▸ DATASET RECORDS

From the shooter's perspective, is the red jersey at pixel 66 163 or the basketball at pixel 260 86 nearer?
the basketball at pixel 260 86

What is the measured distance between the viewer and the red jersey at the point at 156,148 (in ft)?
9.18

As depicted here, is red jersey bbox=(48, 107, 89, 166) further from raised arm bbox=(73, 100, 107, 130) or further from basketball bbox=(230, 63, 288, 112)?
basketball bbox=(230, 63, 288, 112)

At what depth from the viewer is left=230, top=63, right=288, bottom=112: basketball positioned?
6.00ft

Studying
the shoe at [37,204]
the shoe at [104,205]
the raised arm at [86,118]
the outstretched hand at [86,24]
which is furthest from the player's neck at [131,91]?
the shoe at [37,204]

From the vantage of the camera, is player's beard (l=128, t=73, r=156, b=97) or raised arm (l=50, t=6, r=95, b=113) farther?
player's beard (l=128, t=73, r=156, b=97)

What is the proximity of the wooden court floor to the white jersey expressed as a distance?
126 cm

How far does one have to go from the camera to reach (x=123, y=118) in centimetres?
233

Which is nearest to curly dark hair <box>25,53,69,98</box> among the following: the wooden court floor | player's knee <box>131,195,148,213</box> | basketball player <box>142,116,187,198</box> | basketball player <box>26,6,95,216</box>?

▸ YOUR GOAL
Print exactly the lines from the one with "What is the measured" through the end of the data, inclusive.

▸ RESULT OF THE TASK
What is the measured distance between the viewer and the red jersey at the point at 156,148 (in ft)?
9.18

As depicted here, is red jersey bbox=(48, 107, 89, 166) further from raised arm bbox=(73, 100, 107, 130) or further from basketball bbox=(230, 63, 288, 112)?
basketball bbox=(230, 63, 288, 112)

At what depth from the viewer is left=230, top=63, right=288, bottom=112: basketball positioned?
6.00ft

Studying
the shoe at [37,204]
the shoe at [104,205]
the raised arm at [86,118]
the outstretched hand at [86,24]
which is furthest from the player's neck at [131,91]?
the shoe at [37,204]

From the vantage of the camera, is player's beard (l=128, t=73, r=156, b=97) or raised arm (l=50, t=6, r=95, b=113) farther?
player's beard (l=128, t=73, r=156, b=97)

What is the proximity of the wooden court floor to the white jersey expressed as a distance?
126 cm

How far does one have to go from the camera to reach (x=123, y=118) in centimetres?
233

Which is nearest to curly dark hair <box>25,53,69,98</box> among the following: the wooden court floor | player's knee <box>131,195,148,213</box> | basketball player <box>142,116,187,198</box> | basketball player <box>26,6,95,216</box>?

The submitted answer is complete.